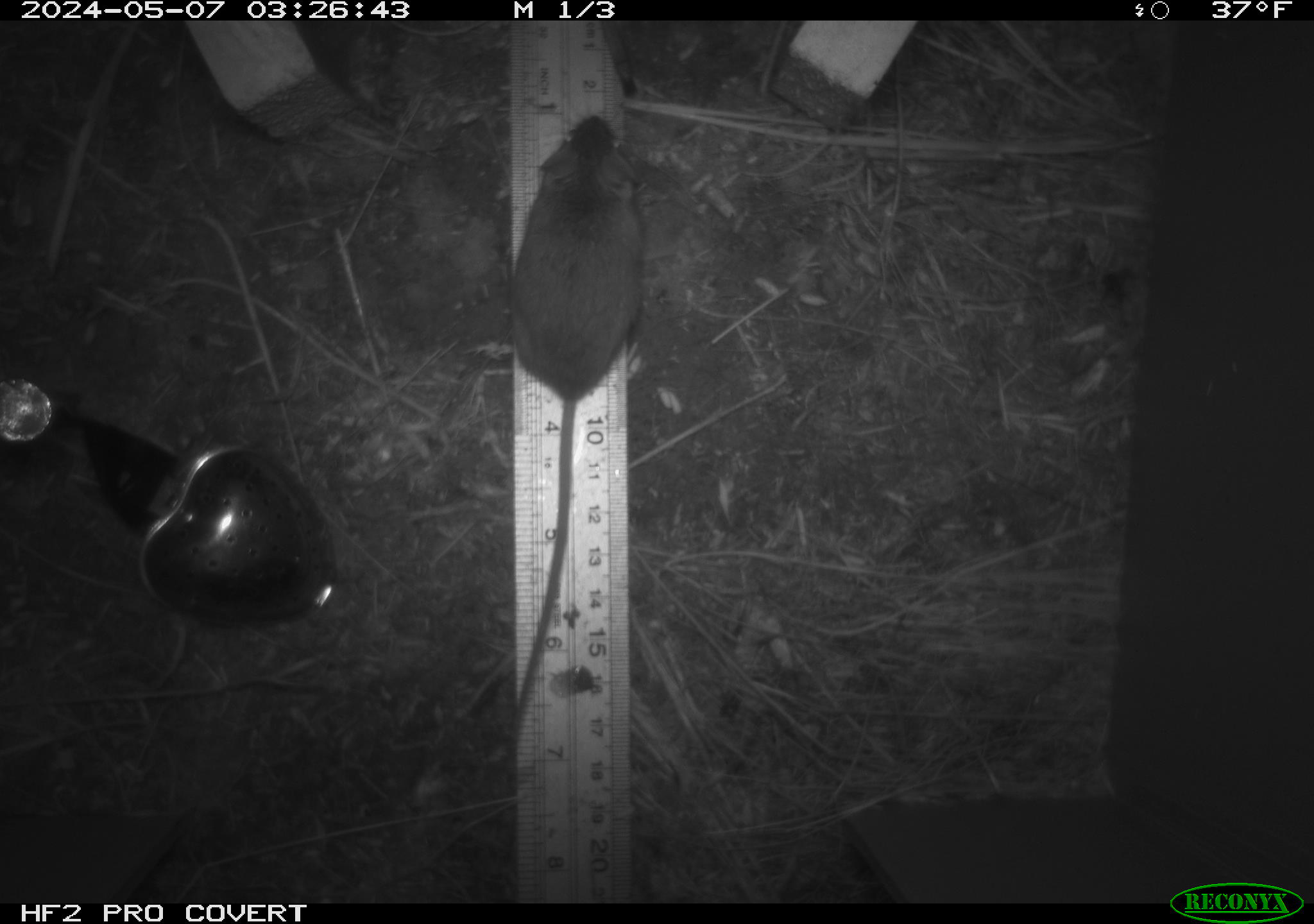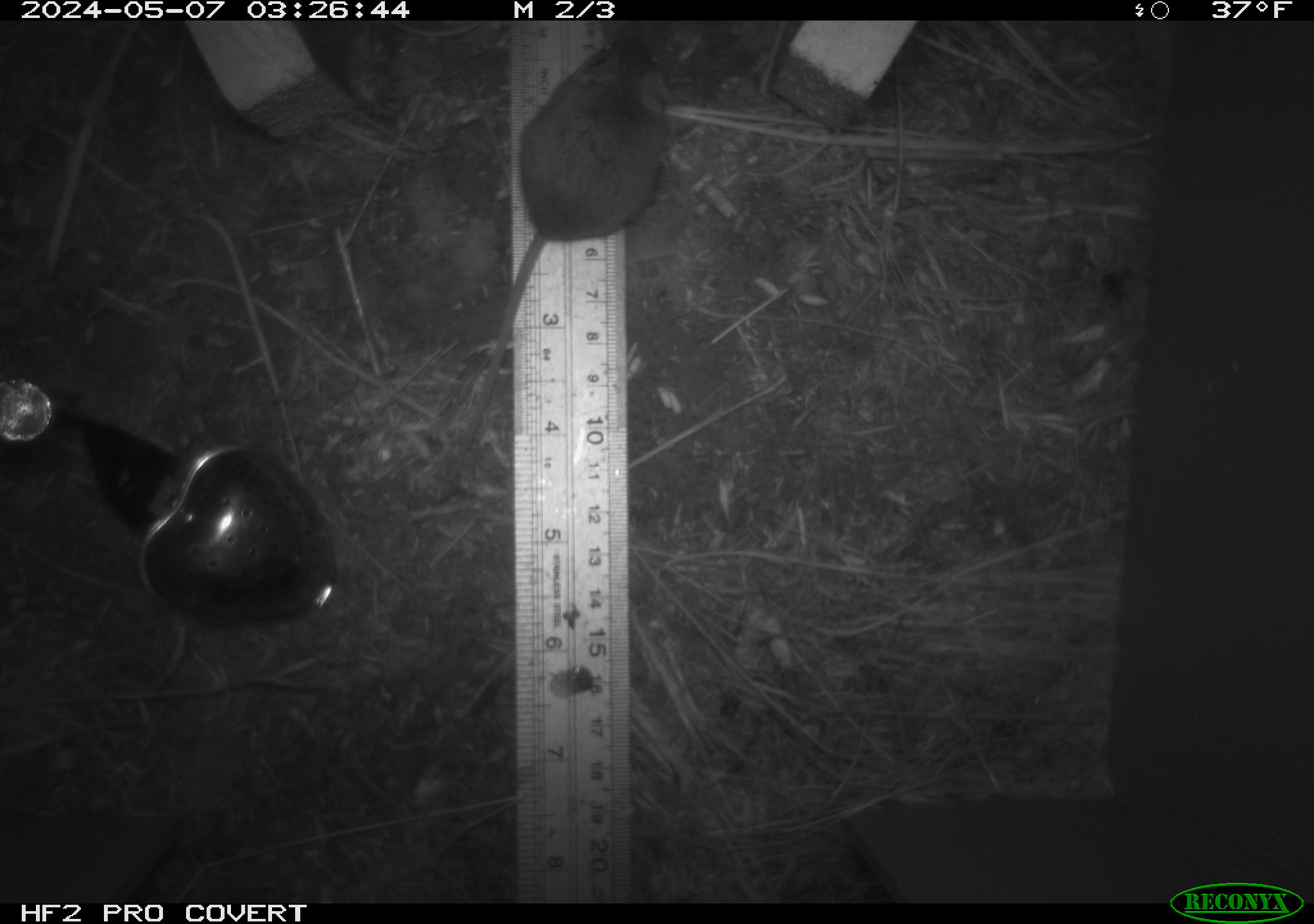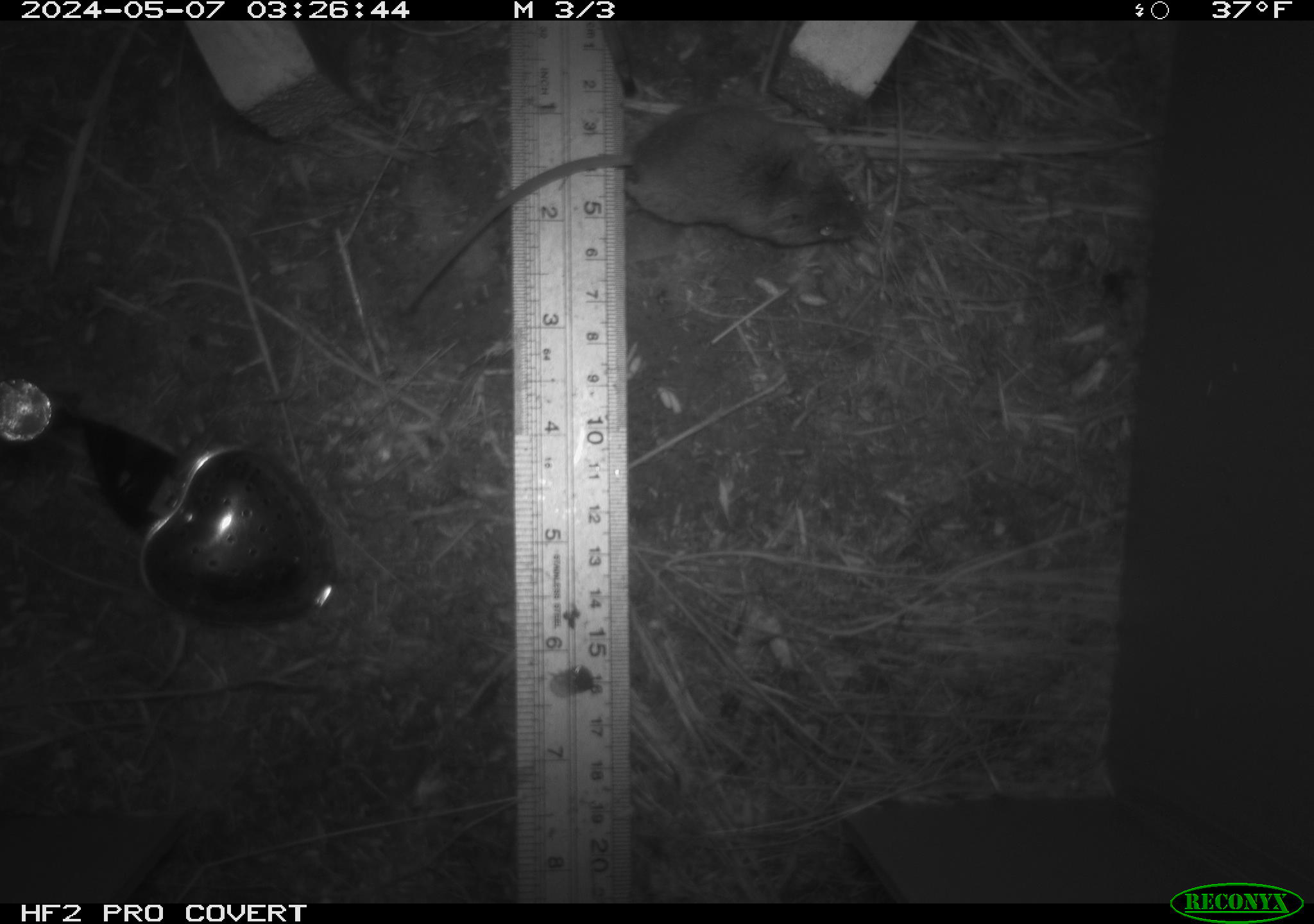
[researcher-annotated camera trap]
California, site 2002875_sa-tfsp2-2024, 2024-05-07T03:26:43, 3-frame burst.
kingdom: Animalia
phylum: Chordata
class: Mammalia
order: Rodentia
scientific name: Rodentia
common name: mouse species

__________

## Exercise goal
In your copy, exclude the pictures and repeat each entry above exactly.

## Exercise response
[researcher-annotated camera trap]
California, site 2002875_sa-tfsp2-2024, 2024-05-07T03:26:43, 3-frame burst.
kingdom: Animalia
phylum: Chordata
class: Mammalia
order: Rodentia
scientific name: Rodentia
common name: mouse species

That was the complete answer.